**ЗАДАНИЯ**
a - Кто, согласно отрывку о Бен-Гурионе, стал председателем комитета из пяти человек?
b - Продолжите отрывок о Бен-Гурионе, начав сразу после его последнего предложения.

**ОТРЫВОК**
- - - - -

Тогда Ядин обвинил Бен-Гуриона в фаворитизме и в политическом вмешательстве в дела армии, и вместе с целой группой генералов положил на стол прошение об отставке.
После бурной дискуссии Бен-Гурион принял идею создания комитета из пяти человек, который и должен был решить кадровые вопросы. Председателем комитета стал Ицхак Гринбаум — тот самый, единственный «независимый» член национального совета, ставший главой МВД .
Тем временем в прессе партия Мапам обвинила Бен-Гуриона в нападках на Пальмах, в необоснованном вмешательстве в профессиональные дела командования в Иерусалиме, и предложила создать военный комитет, в котором были бы представлены разные партии.
В ответ на это уже Бен-Гурион предложил свою отставку.
Тут надо обратить внимание на одно обстоятельство: в истории с «Альталеной» Бен-Гурион использовал Хагану для того, чтобы разгромить Эцель. Но этот же разгром дал ему козырь в борьбе с руководством той же Хаганы — многообещающие связи с Францией, оказались обрублены, и у Бен-Гуриона оказалась монополия: поставки так называемого «… чехословацкого оружия…» шли через его людей, что добавляло ему авторитет, и придавало лишний вес его мнению.
Это преимущество он и использовал.
В переговорах был достигнут компромисс — все угрозы отставок были взяты назад, Бен-Гурион отказался от своих «… предложений о назначениях…», но в обмен стороны согласились, что главой военного ведомства будет только один человек — Давид Бен-Гурион.
Hy, a 8-го июля 1948 года египетские войска нарушили перемирие и опять перешли в наступление.
Ссоры прекратились — надо было не спорить, а воевать.

- - - - -

**ИСХОДНЫЕ ДАННЫЕ**
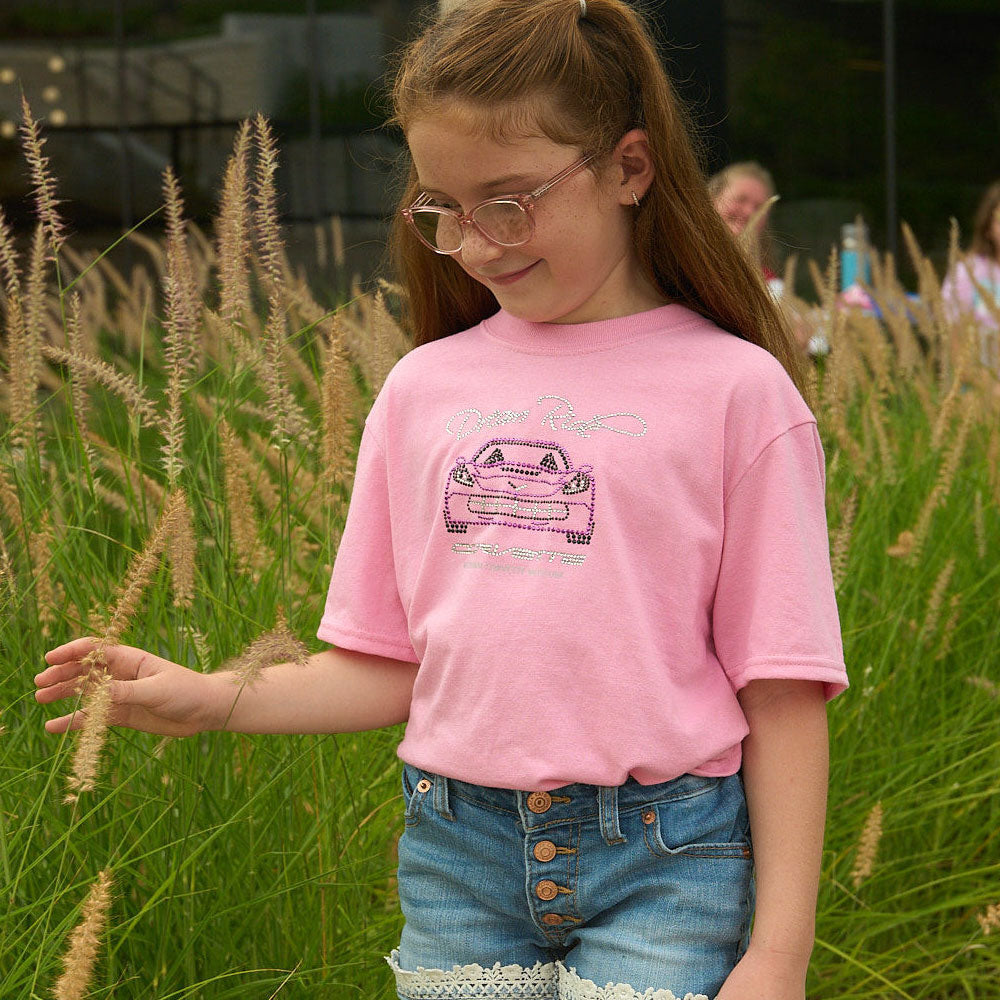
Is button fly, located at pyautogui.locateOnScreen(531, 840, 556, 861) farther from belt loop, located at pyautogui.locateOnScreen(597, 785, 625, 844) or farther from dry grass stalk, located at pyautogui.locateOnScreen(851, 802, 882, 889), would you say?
dry grass stalk, located at pyautogui.locateOnScreen(851, 802, 882, 889)

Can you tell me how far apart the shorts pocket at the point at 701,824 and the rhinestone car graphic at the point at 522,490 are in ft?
0.87

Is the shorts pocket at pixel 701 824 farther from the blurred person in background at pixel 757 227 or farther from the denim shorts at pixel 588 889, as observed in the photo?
the blurred person in background at pixel 757 227

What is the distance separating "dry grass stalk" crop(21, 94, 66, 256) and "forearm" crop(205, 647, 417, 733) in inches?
22.8

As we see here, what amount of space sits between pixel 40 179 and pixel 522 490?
2.22 feet

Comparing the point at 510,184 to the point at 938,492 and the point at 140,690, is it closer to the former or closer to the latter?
the point at 140,690

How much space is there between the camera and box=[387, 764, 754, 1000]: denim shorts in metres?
1.33

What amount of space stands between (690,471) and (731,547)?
0.09 m

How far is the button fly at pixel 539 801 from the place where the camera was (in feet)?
4.42

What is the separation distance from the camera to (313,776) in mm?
1856

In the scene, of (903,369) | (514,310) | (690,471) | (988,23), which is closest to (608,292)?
(514,310)

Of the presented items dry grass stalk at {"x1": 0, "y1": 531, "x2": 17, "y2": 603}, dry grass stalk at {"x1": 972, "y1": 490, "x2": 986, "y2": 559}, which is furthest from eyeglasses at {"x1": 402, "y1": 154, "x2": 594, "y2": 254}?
dry grass stalk at {"x1": 972, "y1": 490, "x2": 986, "y2": 559}

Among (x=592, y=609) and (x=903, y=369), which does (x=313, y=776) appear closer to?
(x=592, y=609)

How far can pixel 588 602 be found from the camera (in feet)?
4.40

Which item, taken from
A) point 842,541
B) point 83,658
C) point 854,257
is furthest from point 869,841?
point 854,257
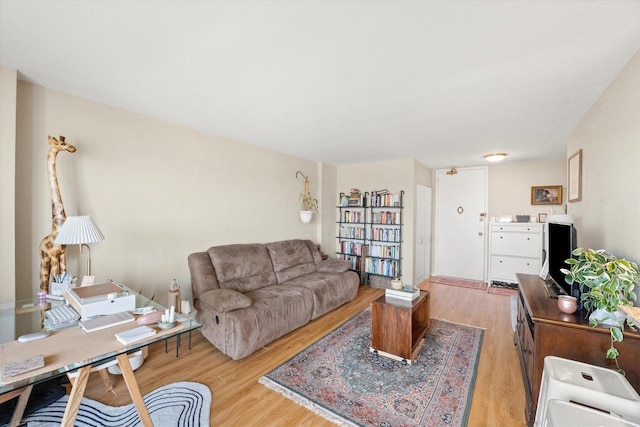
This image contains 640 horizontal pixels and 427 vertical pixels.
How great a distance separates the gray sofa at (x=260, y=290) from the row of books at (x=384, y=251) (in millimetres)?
965

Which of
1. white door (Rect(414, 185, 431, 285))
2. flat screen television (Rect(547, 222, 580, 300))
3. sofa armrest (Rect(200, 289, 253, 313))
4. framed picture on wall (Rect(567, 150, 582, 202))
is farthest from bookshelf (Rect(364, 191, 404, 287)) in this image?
sofa armrest (Rect(200, 289, 253, 313))

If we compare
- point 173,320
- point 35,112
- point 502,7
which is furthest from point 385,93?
point 35,112

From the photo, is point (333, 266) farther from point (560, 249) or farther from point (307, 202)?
point (560, 249)

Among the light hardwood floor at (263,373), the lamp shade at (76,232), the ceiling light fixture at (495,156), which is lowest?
the light hardwood floor at (263,373)

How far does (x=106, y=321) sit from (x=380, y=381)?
1.89m

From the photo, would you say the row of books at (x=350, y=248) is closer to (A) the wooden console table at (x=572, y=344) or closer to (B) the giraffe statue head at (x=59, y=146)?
(A) the wooden console table at (x=572, y=344)

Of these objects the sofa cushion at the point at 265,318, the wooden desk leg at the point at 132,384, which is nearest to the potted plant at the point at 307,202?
the sofa cushion at the point at 265,318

- - - - -

**ОТВЕТЫ К ЗАДАНИЯМ**
a - Ицхак Гринбаум.

b -
III
Hачальником генштаба Хаганы был Яков Достровский. Его семья перебралась из Одессы в Палестину в 1905, когда ему было шесть лет. Там он и вырос, так что для него, в отличие от его родителей, иврит был уже не «… выученным языком…», а родным.
Школу он окончил в Хайфе, а во время Первой мировой войны, в 1918, записался в Еврейский Легион. После войны Яков Достровский уехал в Бельгию, учиться, и закончил там университет в Генте. В Палестину он вернулся только в 1926, и сразу же примкнул к Хагане. По меркам того времени — поздновато, ему уже исполнилось 27.
Но он наверстал упущенное с избытком — в 1939 его назначили на пост главы генштаба, и примерно с этого же времени ему стал помогать Игаль Сукеник, сын известного археолога, Элиэзера Сукеника.
В 1939 ему было всего 22 года, но он унаследовал от отца светлый ум и замечательные аналитические способности. Так что очень скоро Игаль стал «… незаменимым заместителем…» своего шефа, и не расстался с ним и тогда, когда им обоим пришлось уйти в подполье.
Oни сменили имена — Яков Достровский стал Яковом Дори, а Игаль Сукеник — Игалем Ядином.
B 1946 Ядин поступил на исторический факультет университета, но закончить учебу не успел — в 1948 Бен-Гурионy понадобились его таланты.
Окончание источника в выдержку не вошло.